## EXTRACT

+ + + + +

Did you know that there are many different accident types that fall under personal injury law? If you have been involved in a car accident, a slip and fall accident, a medical malpractice accident, or a product liability accident and were injured, you can initiate a personal injury claim. With personal injury law encompassing so many different claims types, it stands to reason that they will differ state to state. 

In the event that you find yourself or someone you care for embroiled in a personal injury lawsuit, you might want to consider hiring an attorney. Within this article, we will look into the four things Floridians need to know about personal injury law in their state. 

Four Things About Florida’s Personal Injury Law 

Now that your interest is piqued, let’s dive into some little-known facts surrounding the personal injury laws that set Florida apart from other US states:

1. The Statute of Limitations

In most US states, the statute of limitations within which you can file a personal injury claim is two years. However, Florida is different in that it has a four-year statute of limitations in which you can file a personal injury claim. Essentially, this means you have up to four years from when you were injured in an accident to file a claim with an attorney. 

Yet, there are exceptions to this. For example, if you are filing a claim that involves wrongful death or medical negligence, you only have two years to file a claim. If you don’t adhere to these timeframes, you will likely be forever barred from filing your personal injury claim. 

2. If You Were Partially at Fault, You Can Still File a Claim

In Florida, even if you were partially at fault for the accident you were involved in which caused your injuries, you can still file a personal injury claim. This is because Florida is a comparative fault state, unlike a few other states in America. As a comparative fault state, all potential damages you receive are dependent on how responsible you were for the accident that transpired.

+ + + + +

## RECORDS PROVIDED
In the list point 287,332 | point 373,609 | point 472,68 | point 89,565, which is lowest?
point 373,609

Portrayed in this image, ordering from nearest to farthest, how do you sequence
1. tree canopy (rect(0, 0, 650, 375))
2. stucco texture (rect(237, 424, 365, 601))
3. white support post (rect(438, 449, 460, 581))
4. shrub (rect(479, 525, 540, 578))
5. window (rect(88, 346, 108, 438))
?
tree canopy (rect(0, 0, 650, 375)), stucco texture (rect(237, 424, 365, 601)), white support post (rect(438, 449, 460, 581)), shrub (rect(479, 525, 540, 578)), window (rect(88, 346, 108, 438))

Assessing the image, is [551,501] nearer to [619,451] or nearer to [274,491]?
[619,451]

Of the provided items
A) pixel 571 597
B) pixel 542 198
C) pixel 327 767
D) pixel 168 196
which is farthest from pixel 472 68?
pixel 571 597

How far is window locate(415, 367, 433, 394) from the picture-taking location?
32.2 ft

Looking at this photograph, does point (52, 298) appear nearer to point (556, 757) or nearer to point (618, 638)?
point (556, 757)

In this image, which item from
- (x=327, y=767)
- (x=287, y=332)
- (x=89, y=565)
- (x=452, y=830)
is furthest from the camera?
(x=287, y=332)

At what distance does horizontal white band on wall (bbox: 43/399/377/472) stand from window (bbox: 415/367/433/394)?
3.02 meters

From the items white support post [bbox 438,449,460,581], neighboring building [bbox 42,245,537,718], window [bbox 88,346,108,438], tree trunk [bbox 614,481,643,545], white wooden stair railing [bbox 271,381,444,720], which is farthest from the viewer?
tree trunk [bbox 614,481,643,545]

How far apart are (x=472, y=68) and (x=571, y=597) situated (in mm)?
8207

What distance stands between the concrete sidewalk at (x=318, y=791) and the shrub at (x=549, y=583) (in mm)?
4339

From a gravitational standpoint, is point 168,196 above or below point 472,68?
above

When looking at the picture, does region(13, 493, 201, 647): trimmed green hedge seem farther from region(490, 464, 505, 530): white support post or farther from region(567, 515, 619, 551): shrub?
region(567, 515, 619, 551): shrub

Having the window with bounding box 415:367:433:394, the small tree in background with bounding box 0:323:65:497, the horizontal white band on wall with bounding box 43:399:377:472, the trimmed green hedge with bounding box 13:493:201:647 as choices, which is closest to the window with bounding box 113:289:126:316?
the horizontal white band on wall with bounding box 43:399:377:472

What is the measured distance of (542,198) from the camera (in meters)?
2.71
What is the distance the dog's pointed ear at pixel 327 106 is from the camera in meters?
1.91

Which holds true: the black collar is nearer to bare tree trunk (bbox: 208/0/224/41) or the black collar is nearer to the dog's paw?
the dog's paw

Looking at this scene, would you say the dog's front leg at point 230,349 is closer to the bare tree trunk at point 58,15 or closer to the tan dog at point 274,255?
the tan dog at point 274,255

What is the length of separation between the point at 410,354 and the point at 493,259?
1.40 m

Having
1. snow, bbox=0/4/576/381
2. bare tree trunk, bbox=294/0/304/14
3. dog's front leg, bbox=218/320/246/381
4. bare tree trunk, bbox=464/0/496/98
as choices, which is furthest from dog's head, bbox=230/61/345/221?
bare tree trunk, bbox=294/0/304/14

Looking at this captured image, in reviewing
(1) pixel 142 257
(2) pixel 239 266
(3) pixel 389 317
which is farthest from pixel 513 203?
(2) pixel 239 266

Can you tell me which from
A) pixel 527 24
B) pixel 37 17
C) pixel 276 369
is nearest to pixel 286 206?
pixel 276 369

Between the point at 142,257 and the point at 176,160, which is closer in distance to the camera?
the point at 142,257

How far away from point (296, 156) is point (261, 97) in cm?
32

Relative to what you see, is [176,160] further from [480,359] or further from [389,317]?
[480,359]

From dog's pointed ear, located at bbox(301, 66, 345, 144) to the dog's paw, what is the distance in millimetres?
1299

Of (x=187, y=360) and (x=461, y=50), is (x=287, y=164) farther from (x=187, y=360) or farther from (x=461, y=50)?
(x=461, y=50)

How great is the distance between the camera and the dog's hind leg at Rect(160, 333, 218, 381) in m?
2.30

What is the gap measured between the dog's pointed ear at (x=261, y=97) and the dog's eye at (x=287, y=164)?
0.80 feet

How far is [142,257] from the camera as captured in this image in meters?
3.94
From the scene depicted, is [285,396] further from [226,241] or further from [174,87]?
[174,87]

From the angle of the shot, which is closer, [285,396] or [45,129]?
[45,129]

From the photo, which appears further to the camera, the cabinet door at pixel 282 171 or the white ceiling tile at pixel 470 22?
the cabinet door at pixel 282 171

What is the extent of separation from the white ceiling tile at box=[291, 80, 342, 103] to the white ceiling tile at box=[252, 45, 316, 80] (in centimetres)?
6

+ + + + +

## WORK TO COMPLETE
1) According to the Florida personal injury article, how long is Florida's statute of limitations for filing most personal injury claims?
2) Reproduce the Florida personal injury article from "Four Things About" to "with an attorney.".
The data come from a different source than the Florida personal injury article.

## ANSWERS BY ITEM NUMBER
1) Four years.

2)
Four Things About Florida’s Personal Injury Law 

Now that your interest is piqued, let’s dive into some little-known facts surrounding the personal injury laws that set Florida apart from other US states:

1. The Statute of Limitations

In most US states, the statute of limitations within which you can file a personal injury claim is two years. However, Florida is different in that it has a four-year statute of limitations in which you can file a personal injury claim. Essentially, this means you have up to four years from when you were injured in an accident to file a claim with an attorney.